# H50 vs 5.5 Honda clone



## gibbs296 (Jun 22, 2014)

I picked up a 1987 524 a couple weeks ago. I started messing with it a little over the weekend and it doesn't have any spark. I disconnected the safeties, still nothing, and while i feel i could probably get it running i have a Yardman with a good 5.5 hp Honda clone with a brand new carb on it sitting in the corner. The yardman auger gear is stripped out. Put the clone on the 524 or try to get the much older engine running? Sell both engines and wait for the next harbor freight sale and put a Predator 6.5 on it? It's more of a back up machine, but it would be nice to be ready just in case.


----------



## detdrbuzzard (Jan 20, 2012)

I would use the clone engine on the Honda if its possible, like you said its a backup machine and you already have the clone engine


----------



## UNDERTAKER (Dec 30, 2013)

stick a 5HP BRIGGS on it. and call it a day well done. never stick a clown engine on a toro, that is just plain wrong..


----------



## UNDERTAKER (Dec 30, 2013)

gibbs296 said:


> I picked up a 1987 524 a couple weeks ago. I started messing with it a little over the weekend and it doesn't have any spark. I disconnected the safeties, still nothing, and while i feel i could probably get it running i have a Yardman with a good 5.5 hp Honda clone with a brand new carb on it sitting in the corner. The yardman auger gear is stripped out. Put the clone on the 524 or try to get the much older engine running? Sell both engines and wait for the next harbor freight sale and put a Predator 6.5 on it? It's more of a back up machine, but it would be nice to be ready just in case.

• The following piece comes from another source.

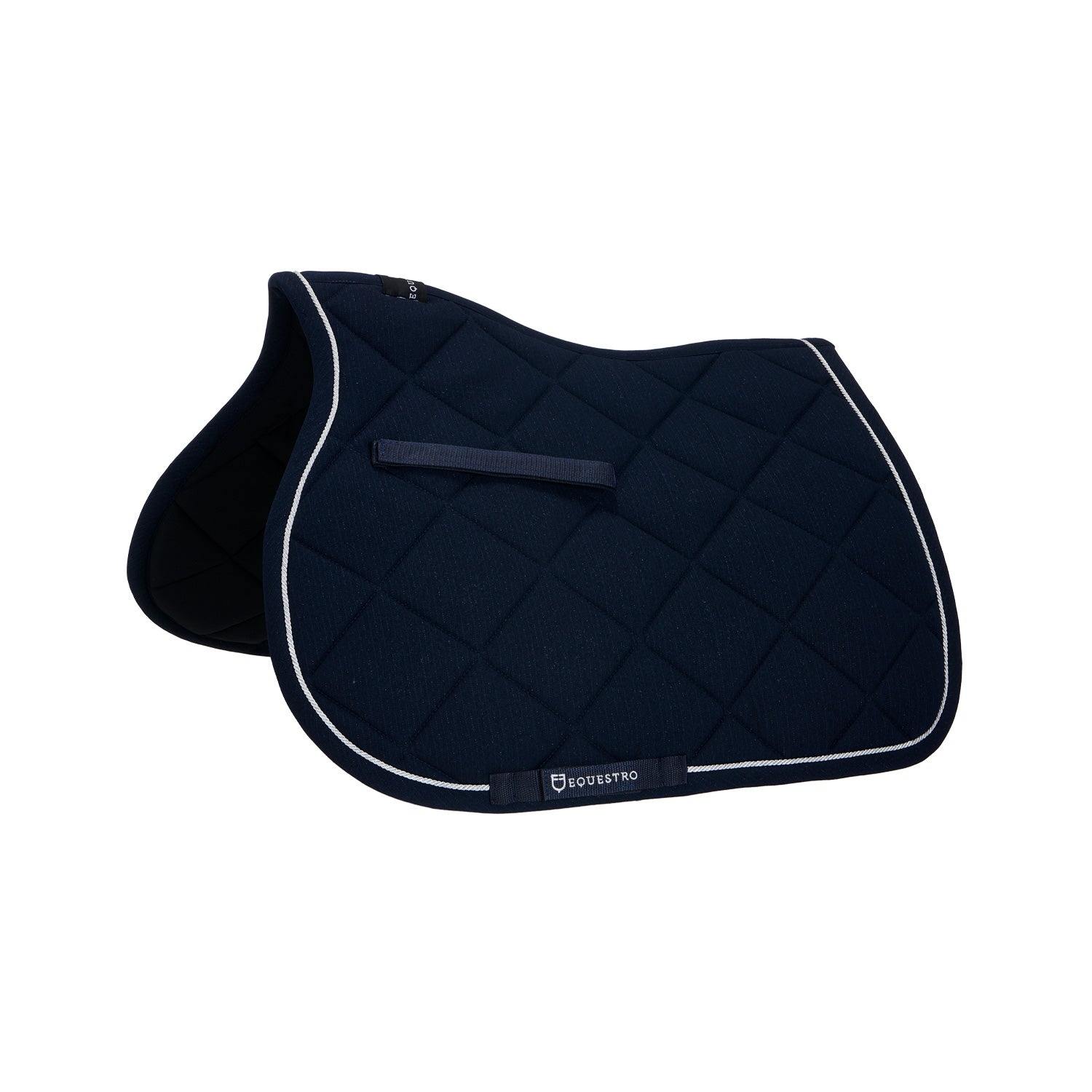 Equestro sottosella salto diamond nuovo - Colore NAVY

 did you check the points and condenser on it. also see if there is some kind of film covering it.


----------



## Grunt (Nov 11, 2013)

Try removing the black kill wire from the coil to eliminate a short to ground of the kill circuit. Your engine (1987) has electronic ignition, no points to mess with. Here is a link to the service manual.

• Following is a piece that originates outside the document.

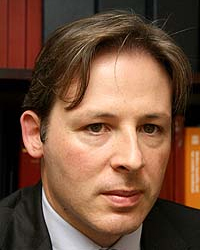 Marco Guarnieri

http://www.barrettsmallengine.com/manual/tecumsehlheadmanual.pdf


----------



## UNDERTAKER (Dec 30, 2013)

Grunt said:


> Try removing the black kill wire from the coil to eliminate a short to ground of the kill circuit. Your engine (1987) has electronic ignition, no points to mess with. Here is a link to the service manual.
> 
> http://www.barrettsmallengine.com/manual/tecumsehlheadmanual.pdf


 THE GRUNT MAN comes through again....


----------



## gibbs296 (Jun 22, 2014)

Grunt said:


> Try removing the black kill wire from the coil to eliminate a short to ground of the kill circuit. Your engine (1987) has electronic ignition, no points to mess with. Here is a link to the service manual.
> 
> http://www.barrettsmallengine.com/manual/tecumsehlheadmanual.pdf


Thanks for the link, now just have to get off my arse and get after it.


----------



## gibbs296 (Jun 22, 2014)

POWERSHIFT93 said:


> stick a 5HP BRIGGS on it. and call it a day well done. never stick a clown engine on a toro, that is just plain wrong..


I know what you're saying, but if that Tecumseh gives me too much crap, she's gone and the clone will be in.


----------